Comment by zem 2 days ago

11 replies

this is very much in line with the unix philosophy - it delegates formatting to ruff and simply provides a unified front end that calls out to the right specialized tool. think of it as a makefile.

zvr 2 days ago

A better example might be: in good ol' days when we were formatting with troff(1), passing arguments to the command line invoked other programs like eqn(1) and tbl(1).

zahlman 2 days ago

I don't think this is an apt (pun intended?) comparison at all.

  • d0mine 2 days ago

    One can find repos using `make format` / `make lint`/ `make typecheck` / or similar

    I remember David Beazley mentioning that code with Makefiles were relatively easier to analyze based on ~Terabyte of C++ code and no internet connection (pycon 2014) https://youtube.com/watch?v=RZ4Sn-Y7AP8

    • Kwpolska 2 days ago

      That `make format` command was not defined by the Make developers, but by the team using Make in their project. They picked their favorite formatter and defined a shortcut. In this case, the uv developers are forcing the command on everyone, and they're using it to cross-promote their own formatting tool.

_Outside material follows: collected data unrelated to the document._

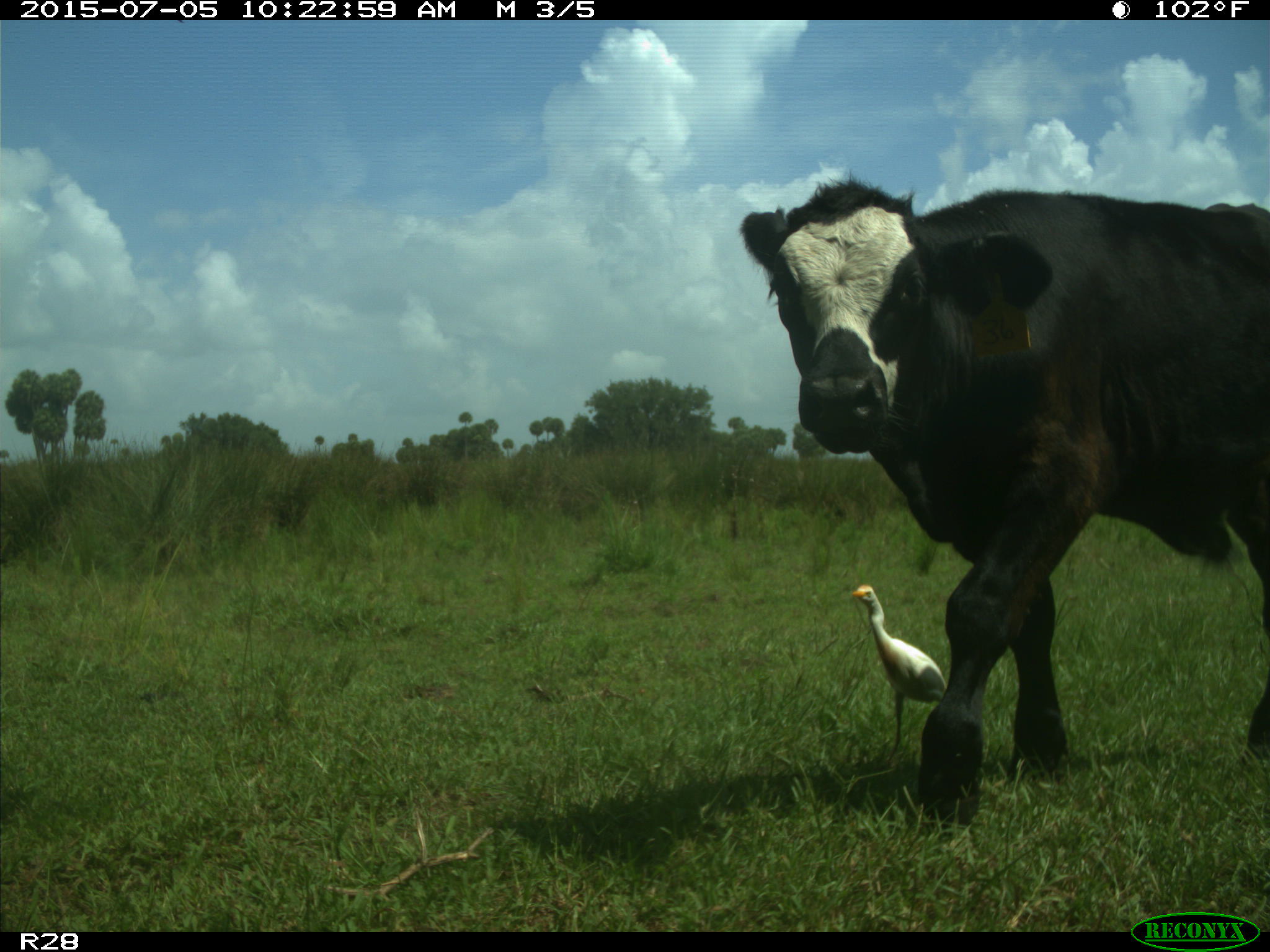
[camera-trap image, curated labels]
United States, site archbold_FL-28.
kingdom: Animalia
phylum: Chordata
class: Mammalia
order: Artiodactyla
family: Bovidae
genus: Bos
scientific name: Bos taurus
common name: domestic cow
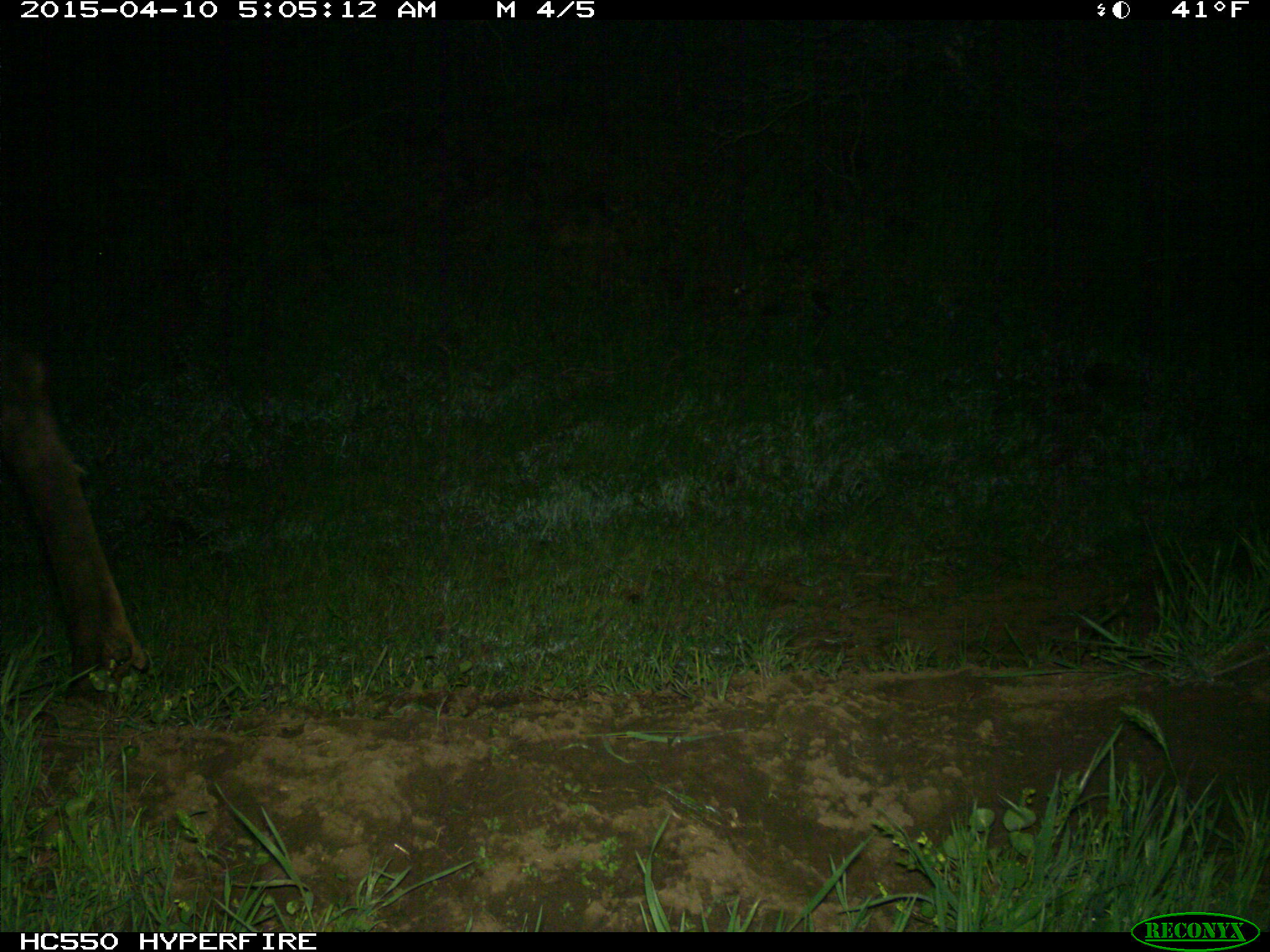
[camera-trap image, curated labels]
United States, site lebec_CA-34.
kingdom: Animalia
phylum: Chordata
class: Mammalia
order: Artiodactyla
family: Cervidae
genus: Cervus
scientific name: Cervus canadensis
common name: elk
Cervus canadensis (elk).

      • Hendrikto 2 days ago

        They are not forcing anything on anyone. You can decide to never run `uv format` and ruff won’t even be installed.

        You can use uv without ruff. You can use ruff without uv. You can invoke ruff yourself if that’s what you want. Or use any other formatter.

        I don’t think I understand what your complaint is.

      • asa400 2 days ago

        Other people having an opinion and creating their own software project to implement it is not “forcing” anyone to do anything.

        The inverse would be no one is allowed to create any projects that you don’t personally agree with.

      • wiseowise a day ago

        Nobody is forcing you to use anything. Feel free to ignore it and use whatever flavor you like.

zelphirkalt 2 days ago

If I want to call ruff, I can do so myself. Why should I want to call it through uv?

  • woodruffw 2 days ago

    If you want to call ruff directly, this doesn't change anything. It's a purely optional feature.

    However, to answer the question generally: people want this for the same reason that most people call `cargo fmt` instead of running rustfmt[1] directly: it's a better developer experience, particularly if you don't already think of code formatting as an XY-type problem ("I want to format my code, and now I have to discover a formatter" versus "I want to format my code, and my tool already has that").

    [1]: https://github.com/rust-lang/rustfmt

  • wiseowise a day ago

    Some of us prefer well packaged tool that does everything instead of stitching together bazillions of dependencies.

    • zelphirkalt a day ago

      Or maybe some prefer random versions of dependencies being downloaded and running over our code?